International information
- National side: Sri Lanka (2017–present);
- ODI debut (cap 177): 28 January 2017 v South Africa
- Last ODI: 10 February 2017 v South Africa
- ODI shirt no.: 52

Domestic team information
- 2012-2014: Sri Lanka U-19s
- 2021: Dambulla Giants

Career statistics
| Competition | ODI | First-class |
| Matches | 3 | 76 |
| Runs scored | 73 | 4743 |
| Batting average | 24.33 | 37.94 |
| 100s/50s | 0/1 | 11/19 |
| Top score | 58 | 189 |
| Catches/stumpings | 2/– | 129/16 |
- Source: Cricinfo, 3 March 2017

= Sandun Weerakkody =

Sri Lankan cricketer (born 1993)

Dharshanapriya Sandun Weerakkody (born 3 September 1993) is a professional Sri Lankan cricketer, who plays One Day Internationals for Sri Lanka. Weerakkody is a past pupil of Dharmaraja College, Kandy. A left-handed batsman and a wicketkeeper, he plays first-class cricket for Nondescripts Cricket Club.

==Domestic career==
In August 2018, he was named in Kandy's squad the 2018 SLC T20 League. In March 2019, he was named in Galle's squad for the 2019 Super Provincial One Day Tournament.
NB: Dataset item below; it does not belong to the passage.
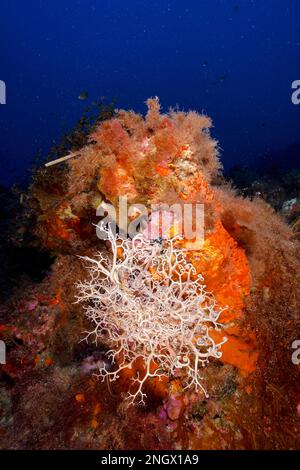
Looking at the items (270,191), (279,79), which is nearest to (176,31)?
(279,79)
On 19 December 2019, Weerakkody scored the fastest List A century by a Sri Lankan batsman, scoring 101 not out from 39 balls for Sinhalese Sports Club against Burgher Recreation Club in the 2019–20 Invitation Limited Over Tournament. In August 2021, he was named in the SLC Reds team for the 2021 SLC Invitational T20 League tournament. However, prior to the first match, he failed a fitness test.

On 20 January 2023, during National Super League, Sandun scored 11th First Class Century against Colombo team. He scored 144 runs in 154 deliveries hitting 18 boundaries and four sixes. Finally Kandy team won the match.

==International career==
In January 2017 he was named in Sri Lanka's One Day International (ODI) squad for their series against South Africa. He made his ODI debut for Sri Lanka against South Africa on 28 January 2017, scoring five runs. His first ODI fifty came in the second match of his career, but Sri Lanka lost the match by 40 runs.

In December 2018, he was named in Sri Lanka team for the 2018 ACC Emerging Teams Asia Cup.